■ **Aim of the task**: Revise the items from the line containing "Observing pixel 200" down to the end, replacing "man's face" with "person's face" and leaving everything else unchanged. Give back only those lines.

■ **Data supplied**:
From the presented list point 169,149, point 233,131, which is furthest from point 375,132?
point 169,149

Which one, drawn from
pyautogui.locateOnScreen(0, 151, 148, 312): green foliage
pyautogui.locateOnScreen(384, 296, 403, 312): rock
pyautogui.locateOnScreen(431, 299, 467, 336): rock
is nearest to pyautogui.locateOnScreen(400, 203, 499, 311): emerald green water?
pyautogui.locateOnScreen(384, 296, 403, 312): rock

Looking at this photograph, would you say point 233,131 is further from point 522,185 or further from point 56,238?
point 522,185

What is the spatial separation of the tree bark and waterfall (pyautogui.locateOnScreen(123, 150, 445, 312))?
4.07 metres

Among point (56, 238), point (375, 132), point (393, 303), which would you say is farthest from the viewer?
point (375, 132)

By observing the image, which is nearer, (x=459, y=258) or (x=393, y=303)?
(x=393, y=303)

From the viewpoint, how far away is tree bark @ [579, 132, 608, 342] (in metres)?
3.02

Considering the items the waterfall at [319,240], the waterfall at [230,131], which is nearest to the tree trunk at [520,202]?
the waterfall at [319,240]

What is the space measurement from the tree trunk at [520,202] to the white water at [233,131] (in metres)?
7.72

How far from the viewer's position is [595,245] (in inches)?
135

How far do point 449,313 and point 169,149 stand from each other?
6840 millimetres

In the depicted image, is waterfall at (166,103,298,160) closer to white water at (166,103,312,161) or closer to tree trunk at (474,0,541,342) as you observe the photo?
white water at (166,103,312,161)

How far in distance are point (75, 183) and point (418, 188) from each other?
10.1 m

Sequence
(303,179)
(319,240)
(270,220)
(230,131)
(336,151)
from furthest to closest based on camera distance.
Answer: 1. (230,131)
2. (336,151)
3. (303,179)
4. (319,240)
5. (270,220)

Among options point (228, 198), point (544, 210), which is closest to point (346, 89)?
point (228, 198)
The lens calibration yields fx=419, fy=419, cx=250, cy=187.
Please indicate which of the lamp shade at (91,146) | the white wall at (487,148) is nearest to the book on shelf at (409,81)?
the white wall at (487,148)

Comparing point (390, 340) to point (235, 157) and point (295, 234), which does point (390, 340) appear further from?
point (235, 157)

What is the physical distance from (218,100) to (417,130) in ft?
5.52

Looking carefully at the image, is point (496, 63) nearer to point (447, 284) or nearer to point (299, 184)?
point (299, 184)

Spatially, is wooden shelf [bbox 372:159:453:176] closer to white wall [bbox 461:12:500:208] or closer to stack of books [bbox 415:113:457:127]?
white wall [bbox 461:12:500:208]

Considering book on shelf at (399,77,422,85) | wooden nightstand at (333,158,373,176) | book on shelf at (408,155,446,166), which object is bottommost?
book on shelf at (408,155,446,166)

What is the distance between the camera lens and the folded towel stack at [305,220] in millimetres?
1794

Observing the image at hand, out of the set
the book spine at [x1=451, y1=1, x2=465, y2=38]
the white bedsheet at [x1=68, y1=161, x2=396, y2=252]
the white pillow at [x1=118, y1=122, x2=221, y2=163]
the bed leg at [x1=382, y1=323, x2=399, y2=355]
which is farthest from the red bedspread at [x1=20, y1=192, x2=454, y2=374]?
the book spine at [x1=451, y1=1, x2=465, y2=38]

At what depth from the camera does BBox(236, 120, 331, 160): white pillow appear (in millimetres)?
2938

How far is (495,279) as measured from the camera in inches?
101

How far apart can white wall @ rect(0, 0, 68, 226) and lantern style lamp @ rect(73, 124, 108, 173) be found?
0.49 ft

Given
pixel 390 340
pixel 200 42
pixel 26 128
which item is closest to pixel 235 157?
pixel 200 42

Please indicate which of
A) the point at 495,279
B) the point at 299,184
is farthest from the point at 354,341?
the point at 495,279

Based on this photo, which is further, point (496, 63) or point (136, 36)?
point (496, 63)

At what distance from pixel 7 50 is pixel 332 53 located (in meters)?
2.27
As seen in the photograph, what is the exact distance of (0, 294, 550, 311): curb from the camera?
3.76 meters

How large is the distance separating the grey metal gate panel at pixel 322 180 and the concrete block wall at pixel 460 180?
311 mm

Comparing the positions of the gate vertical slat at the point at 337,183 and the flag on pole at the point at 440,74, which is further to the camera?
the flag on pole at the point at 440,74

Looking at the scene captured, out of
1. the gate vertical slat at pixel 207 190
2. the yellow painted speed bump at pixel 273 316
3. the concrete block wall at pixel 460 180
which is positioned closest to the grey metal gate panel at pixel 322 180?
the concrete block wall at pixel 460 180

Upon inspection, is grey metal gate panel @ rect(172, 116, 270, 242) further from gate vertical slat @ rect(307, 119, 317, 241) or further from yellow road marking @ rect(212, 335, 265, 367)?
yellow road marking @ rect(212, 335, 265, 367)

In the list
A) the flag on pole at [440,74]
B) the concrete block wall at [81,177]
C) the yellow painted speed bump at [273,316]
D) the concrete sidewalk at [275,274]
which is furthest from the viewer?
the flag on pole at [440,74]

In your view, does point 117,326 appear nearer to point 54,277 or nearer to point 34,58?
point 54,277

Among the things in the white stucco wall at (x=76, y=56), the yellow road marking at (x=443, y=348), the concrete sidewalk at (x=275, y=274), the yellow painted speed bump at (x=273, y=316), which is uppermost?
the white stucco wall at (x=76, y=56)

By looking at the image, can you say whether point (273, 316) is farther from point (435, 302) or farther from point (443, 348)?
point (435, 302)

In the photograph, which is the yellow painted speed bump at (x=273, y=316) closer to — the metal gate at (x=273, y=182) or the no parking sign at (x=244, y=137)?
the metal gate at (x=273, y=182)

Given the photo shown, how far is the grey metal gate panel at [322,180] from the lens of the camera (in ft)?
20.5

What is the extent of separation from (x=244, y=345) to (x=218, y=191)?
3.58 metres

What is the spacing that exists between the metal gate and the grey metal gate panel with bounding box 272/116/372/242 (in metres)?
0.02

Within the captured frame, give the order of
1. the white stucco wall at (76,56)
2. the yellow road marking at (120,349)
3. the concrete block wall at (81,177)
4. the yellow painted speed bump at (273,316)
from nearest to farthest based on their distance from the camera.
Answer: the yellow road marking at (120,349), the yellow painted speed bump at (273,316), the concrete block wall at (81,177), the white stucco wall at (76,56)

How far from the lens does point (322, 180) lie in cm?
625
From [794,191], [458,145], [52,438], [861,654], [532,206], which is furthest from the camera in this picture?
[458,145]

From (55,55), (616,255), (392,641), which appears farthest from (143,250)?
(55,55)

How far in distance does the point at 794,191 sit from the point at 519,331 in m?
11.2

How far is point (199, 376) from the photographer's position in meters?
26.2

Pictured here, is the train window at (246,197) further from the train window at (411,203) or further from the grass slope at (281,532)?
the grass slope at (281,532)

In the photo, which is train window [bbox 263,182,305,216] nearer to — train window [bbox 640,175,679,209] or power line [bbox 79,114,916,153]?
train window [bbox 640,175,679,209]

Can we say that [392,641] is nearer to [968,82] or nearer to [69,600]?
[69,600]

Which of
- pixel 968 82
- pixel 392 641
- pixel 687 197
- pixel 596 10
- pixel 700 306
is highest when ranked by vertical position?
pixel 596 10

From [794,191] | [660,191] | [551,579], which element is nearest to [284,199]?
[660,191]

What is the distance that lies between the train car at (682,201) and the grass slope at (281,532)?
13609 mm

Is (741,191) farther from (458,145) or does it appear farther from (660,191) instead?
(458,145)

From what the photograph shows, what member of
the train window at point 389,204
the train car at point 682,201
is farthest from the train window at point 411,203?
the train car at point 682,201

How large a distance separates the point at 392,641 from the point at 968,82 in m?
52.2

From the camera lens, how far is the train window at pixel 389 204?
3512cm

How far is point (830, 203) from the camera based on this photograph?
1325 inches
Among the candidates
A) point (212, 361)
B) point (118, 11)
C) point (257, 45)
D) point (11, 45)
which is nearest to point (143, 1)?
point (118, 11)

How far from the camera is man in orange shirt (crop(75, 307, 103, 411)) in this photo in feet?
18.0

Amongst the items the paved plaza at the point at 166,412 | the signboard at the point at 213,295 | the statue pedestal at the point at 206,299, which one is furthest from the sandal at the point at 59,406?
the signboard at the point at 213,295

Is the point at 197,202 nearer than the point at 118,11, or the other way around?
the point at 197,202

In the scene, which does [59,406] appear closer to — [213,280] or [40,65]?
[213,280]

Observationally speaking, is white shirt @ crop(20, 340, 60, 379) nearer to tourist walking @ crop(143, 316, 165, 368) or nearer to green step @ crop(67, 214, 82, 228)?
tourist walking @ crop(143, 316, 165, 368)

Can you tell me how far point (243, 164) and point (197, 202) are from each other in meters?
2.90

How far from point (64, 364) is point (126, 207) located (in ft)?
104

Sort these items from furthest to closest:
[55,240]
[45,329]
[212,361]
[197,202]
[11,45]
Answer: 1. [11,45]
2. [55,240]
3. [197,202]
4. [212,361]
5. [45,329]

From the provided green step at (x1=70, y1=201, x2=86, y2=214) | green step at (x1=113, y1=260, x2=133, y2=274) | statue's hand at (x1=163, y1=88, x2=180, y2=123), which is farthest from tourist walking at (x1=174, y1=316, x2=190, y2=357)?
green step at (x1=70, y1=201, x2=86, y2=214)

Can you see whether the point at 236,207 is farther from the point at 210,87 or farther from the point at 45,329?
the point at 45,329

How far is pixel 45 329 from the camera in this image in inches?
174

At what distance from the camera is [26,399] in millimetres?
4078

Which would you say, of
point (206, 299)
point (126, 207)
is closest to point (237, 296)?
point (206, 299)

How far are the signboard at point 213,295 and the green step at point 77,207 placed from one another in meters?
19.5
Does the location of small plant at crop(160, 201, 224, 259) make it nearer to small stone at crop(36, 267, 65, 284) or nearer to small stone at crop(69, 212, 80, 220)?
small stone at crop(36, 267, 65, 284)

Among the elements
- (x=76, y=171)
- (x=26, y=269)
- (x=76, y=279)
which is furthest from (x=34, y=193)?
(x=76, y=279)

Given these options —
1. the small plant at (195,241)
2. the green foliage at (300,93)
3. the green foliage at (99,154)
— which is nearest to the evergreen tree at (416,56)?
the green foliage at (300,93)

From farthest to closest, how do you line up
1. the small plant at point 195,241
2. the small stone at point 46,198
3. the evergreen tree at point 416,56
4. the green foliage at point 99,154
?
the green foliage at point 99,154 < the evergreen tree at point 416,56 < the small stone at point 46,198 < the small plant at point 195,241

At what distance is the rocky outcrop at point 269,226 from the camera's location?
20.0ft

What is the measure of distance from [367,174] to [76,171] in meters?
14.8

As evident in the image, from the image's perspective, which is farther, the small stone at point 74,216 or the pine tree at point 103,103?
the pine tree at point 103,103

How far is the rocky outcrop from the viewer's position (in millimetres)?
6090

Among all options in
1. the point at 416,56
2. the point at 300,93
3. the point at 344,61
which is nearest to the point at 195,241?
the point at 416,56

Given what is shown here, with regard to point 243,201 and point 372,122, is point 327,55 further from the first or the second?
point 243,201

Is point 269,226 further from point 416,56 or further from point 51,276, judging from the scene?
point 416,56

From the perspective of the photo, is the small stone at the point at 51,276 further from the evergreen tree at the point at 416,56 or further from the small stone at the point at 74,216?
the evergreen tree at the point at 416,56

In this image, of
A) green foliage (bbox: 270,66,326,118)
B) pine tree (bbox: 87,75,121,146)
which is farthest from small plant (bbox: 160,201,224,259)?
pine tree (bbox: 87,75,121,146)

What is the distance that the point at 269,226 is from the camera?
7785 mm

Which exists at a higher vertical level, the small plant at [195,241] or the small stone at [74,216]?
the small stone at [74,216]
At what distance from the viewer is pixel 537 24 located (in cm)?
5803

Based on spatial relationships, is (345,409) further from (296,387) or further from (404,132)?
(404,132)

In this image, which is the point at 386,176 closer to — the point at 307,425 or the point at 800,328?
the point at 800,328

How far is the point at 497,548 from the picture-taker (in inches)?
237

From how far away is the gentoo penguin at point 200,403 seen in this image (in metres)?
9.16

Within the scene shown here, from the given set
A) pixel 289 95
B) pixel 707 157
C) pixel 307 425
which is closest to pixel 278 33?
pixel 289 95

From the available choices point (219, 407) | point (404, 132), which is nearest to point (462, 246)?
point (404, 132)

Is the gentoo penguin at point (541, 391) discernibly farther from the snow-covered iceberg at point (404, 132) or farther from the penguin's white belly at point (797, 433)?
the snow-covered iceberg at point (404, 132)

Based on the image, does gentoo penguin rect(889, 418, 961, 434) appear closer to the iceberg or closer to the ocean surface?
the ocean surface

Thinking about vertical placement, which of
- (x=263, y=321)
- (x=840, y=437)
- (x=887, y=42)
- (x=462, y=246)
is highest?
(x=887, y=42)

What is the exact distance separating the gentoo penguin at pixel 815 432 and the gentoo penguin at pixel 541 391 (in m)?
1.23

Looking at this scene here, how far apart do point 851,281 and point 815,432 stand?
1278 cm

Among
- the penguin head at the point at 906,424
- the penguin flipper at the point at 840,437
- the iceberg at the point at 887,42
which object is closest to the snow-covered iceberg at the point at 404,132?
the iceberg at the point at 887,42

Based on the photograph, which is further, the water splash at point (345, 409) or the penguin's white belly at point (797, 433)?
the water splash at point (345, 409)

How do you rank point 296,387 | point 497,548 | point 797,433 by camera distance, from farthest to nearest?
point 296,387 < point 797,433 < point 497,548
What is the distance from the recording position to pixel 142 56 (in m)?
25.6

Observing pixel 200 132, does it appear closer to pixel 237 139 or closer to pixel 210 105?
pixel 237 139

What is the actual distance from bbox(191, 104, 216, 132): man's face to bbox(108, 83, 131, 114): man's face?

■ **Exercise result**:
Observing pixel 200 132, does it appear closer to pixel 237 139 or closer to pixel 210 105?
pixel 237 139

What is the actual distance from bbox(191, 104, 216, 132): person's face to bbox(108, 83, 131, 114): person's face?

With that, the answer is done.